*Synopsis*: ZFS Send/ZFS Receive: Receive Side of Pipe is not created - Causes 
process hang - ksh93

CR 6876768/solaris_nevada changed on Oct 13 2009 by <User 1-90DA97>

=== Field ============ === New Value ============= === Old Value =============

Public Comments        New Note                                               
====================== =========================== ===========================

     
*Change Request ID*: 6876768/solaris_nevada

*Synopsis*: ZFS Send/ZFS Receive: Receive Side of Pipe is not created - Causes 
process hang - ksh93

  Product: solaris
  Category: shell
  Subcategory: korn93
  Type: Defect
  Subtype: 
  Status: 2-Incomplete
  Substatus: Need More Info
  Priority: 2-High
  Introduced In Release: 
  Introduced In Build: 
  Responsible Engineer: <User 1-5Q-9460>
  Keywords: 

=== *Description* ============================================================
zfs send/zfs receive operations experience hang under ksh:

Problem is that the righthand side of the pipe is not being created "receive".  
The included truss will show that the zfs receive is not created as the truss 
doesn't even create the file on a failure mode.

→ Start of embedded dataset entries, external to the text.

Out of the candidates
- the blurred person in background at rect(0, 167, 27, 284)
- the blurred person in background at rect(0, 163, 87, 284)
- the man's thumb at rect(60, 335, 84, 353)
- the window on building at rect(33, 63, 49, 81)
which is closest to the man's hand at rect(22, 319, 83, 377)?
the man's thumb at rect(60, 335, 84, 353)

There MAY also be ioctl involvement as indicated by the last line of the 
included truss:

1955:   ioctl(3, ZFS_IOC_SEND, 0x08044A00) (sleeping...)

May also be an issue of when the receive side of an anonymous pipe dies it 
doesn't kill off the corresponding send side of the pipe.

Potentially related CRs:

6859444
6782948
4657448 - Cu reports that the test included in CR4657448 does not fail on his 
host and he feels that the failure apparently depends on having multiple cores 
and the number of processes in the pipeline.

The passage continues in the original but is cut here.